### Exercise passage
================
Now, she’s now re-testing the twins to see how their wellbeing has changed over time and ideally determine how different life experiences — including, unexpectedly, the COVID-19 pandemic — may have affected participants’ resilience or vulnerability to mental health issues.
“One strategy I suggest is for people to become more aware of when they’re physically becoming stressed,” Dr Gatt said. “Your hands might start to sweat, you become irritable, your heart might race.”
Being conscious of those physical cues can provide an opportunity to change your automatic coping response from a “maladaptive” one to something more constructive, she said. “You can use mindfulness to calm down and get back in the moment, or yoga or other exercise to relieve tension … there are many other ways of coping with stress.”
Maintaining good physical health, she added — eating well, exercising regularly and getting enough sleep — can also have “huge benefits” for mental health. (A new study has found regular exercise improves rodents’ resilience to stress.)
================
(Stored data)

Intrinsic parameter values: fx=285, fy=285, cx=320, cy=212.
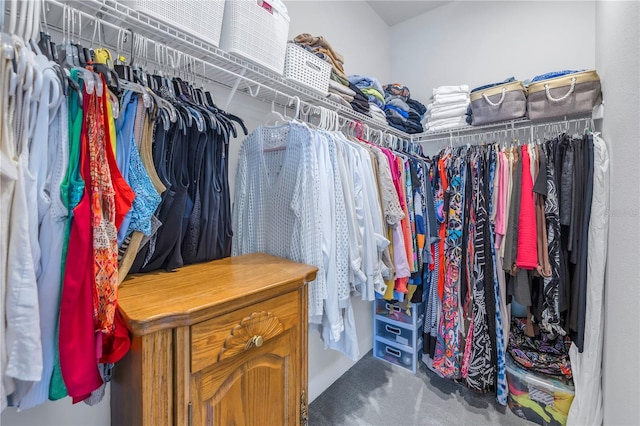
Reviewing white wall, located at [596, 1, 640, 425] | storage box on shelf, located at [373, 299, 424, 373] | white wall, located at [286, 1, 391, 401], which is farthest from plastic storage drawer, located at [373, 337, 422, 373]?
white wall, located at [596, 1, 640, 425]

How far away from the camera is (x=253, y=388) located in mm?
795

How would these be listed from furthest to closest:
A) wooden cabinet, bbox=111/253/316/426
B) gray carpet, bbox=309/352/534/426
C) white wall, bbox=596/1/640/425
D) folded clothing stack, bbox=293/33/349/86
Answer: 1. gray carpet, bbox=309/352/534/426
2. folded clothing stack, bbox=293/33/349/86
3. white wall, bbox=596/1/640/425
4. wooden cabinet, bbox=111/253/316/426

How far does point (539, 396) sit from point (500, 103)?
1.80m

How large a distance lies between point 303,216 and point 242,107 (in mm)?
727

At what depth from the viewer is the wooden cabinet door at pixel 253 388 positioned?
2.26 ft

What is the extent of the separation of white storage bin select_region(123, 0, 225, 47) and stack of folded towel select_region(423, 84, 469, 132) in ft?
5.80

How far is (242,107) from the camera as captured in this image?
1.45 metres

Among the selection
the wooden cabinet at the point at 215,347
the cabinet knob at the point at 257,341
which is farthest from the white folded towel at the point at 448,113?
the cabinet knob at the point at 257,341

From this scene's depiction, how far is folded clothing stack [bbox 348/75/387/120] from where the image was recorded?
195 cm

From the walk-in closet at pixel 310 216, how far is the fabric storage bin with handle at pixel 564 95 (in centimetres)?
1

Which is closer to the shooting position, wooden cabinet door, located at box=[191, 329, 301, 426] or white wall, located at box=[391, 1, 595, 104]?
wooden cabinet door, located at box=[191, 329, 301, 426]

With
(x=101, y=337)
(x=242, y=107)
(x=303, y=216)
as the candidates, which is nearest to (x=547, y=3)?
(x=242, y=107)

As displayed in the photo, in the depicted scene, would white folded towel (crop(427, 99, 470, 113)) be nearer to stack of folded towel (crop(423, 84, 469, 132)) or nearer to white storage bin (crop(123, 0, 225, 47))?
stack of folded towel (crop(423, 84, 469, 132))

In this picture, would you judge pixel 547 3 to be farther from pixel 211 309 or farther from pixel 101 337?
pixel 101 337
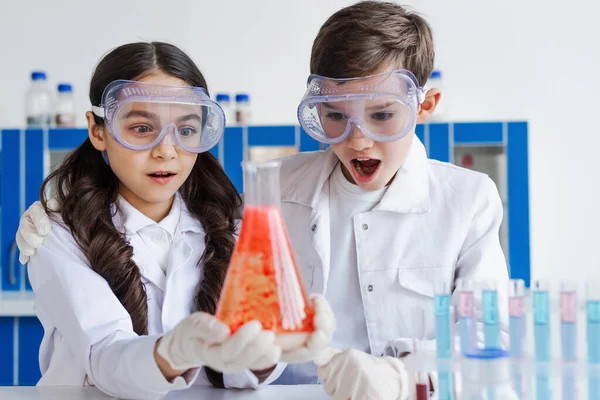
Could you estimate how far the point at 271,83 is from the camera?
4605 millimetres

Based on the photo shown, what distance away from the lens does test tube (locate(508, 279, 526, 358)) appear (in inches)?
51.6

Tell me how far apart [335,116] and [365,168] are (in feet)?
0.51

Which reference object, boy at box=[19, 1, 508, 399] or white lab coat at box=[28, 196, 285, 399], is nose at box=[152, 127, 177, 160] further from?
boy at box=[19, 1, 508, 399]

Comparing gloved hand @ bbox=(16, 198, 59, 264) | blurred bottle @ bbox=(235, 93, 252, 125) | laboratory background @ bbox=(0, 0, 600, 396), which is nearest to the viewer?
gloved hand @ bbox=(16, 198, 59, 264)

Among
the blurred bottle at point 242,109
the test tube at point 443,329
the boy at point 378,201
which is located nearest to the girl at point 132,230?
the boy at point 378,201

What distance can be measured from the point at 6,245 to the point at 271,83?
1.75 m

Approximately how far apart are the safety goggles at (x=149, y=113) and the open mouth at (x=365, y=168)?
0.38 metres

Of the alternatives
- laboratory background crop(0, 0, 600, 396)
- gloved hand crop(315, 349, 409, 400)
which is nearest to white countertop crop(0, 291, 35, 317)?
laboratory background crop(0, 0, 600, 396)

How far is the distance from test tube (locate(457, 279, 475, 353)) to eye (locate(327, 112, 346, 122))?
638mm

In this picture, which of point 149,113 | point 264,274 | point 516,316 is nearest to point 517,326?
point 516,316

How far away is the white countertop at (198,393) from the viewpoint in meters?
1.64

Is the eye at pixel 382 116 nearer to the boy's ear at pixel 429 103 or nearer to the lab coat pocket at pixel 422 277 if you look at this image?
the boy's ear at pixel 429 103

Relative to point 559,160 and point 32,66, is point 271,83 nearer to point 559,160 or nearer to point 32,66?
point 32,66

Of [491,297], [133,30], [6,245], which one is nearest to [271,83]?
[133,30]
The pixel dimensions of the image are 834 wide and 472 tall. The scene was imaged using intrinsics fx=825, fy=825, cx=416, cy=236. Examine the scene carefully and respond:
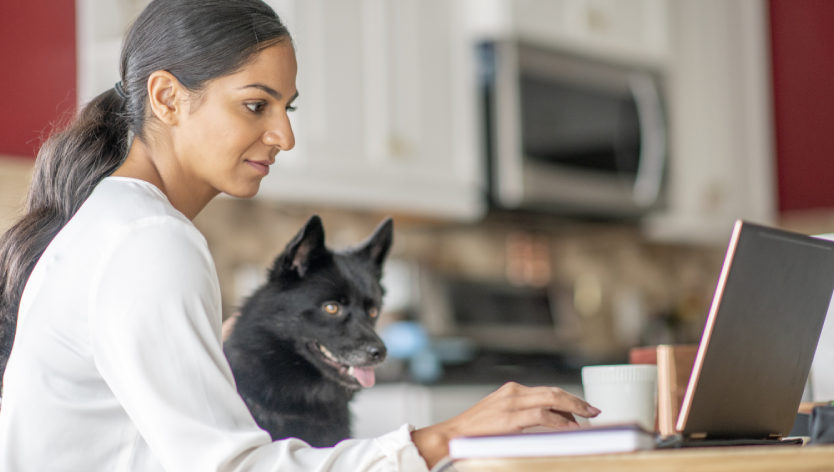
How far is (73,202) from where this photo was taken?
1.08 m

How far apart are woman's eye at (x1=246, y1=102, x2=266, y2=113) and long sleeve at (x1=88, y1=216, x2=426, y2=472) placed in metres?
0.26

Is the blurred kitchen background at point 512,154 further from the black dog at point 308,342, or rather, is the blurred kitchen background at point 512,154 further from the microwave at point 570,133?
the black dog at point 308,342

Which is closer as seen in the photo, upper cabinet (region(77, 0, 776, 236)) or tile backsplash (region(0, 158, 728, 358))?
upper cabinet (region(77, 0, 776, 236))

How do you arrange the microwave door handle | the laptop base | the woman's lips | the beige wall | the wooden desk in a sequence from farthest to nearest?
the microwave door handle
the beige wall
the woman's lips
the laptop base
the wooden desk

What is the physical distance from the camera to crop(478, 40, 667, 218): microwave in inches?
127

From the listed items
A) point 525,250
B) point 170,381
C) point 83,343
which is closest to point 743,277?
point 170,381

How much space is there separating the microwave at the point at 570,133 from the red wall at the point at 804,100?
3.75 ft

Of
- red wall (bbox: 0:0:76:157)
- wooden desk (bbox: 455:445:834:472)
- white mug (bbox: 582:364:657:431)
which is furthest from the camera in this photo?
red wall (bbox: 0:0:76:157)

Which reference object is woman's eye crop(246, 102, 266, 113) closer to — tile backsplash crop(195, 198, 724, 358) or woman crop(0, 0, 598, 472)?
woman crop(0, 0, 598, 472)

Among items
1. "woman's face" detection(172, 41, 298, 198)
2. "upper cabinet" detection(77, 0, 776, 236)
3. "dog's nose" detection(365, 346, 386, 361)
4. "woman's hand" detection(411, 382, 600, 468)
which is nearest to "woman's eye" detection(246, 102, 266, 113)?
"woman's face" detection(172, 41, 298, 198)

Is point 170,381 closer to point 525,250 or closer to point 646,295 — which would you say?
point 525,250

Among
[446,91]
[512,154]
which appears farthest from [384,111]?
[512,154]

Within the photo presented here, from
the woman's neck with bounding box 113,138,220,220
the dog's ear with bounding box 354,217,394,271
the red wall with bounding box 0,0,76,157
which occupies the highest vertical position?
================
### Task set
**a)** Answer these questions using the passage on stress:
(i) Which signs does Dr Gatt say may show that a person is becoming stressed?
(ii) Which three habits does the passage name as part of maintaining good physical health?
(iii) What has a new study found, according to the passage?
**b)** Output a verbatim copy of the passage on stress, starting at the words "Now, she’s now" and stopping after the words "mental health issues.".

### Solved tasks
**a)**
(i) A person's hands might start to sweat, they become irritable, and their heart might race.
(ii) Eating well, exercising regularly and getting enough sleep.
(iii) Regular exercise improves rodents' resilience to stress.

**b)**
Now, she’s now re-testing the twins to see how their wellbeing has changed over time and ideally determine how different life experiences — including, unexpectedly, the COVID-19 pandemic — may have affected participants’ resilience or vulnerability to mental health issues.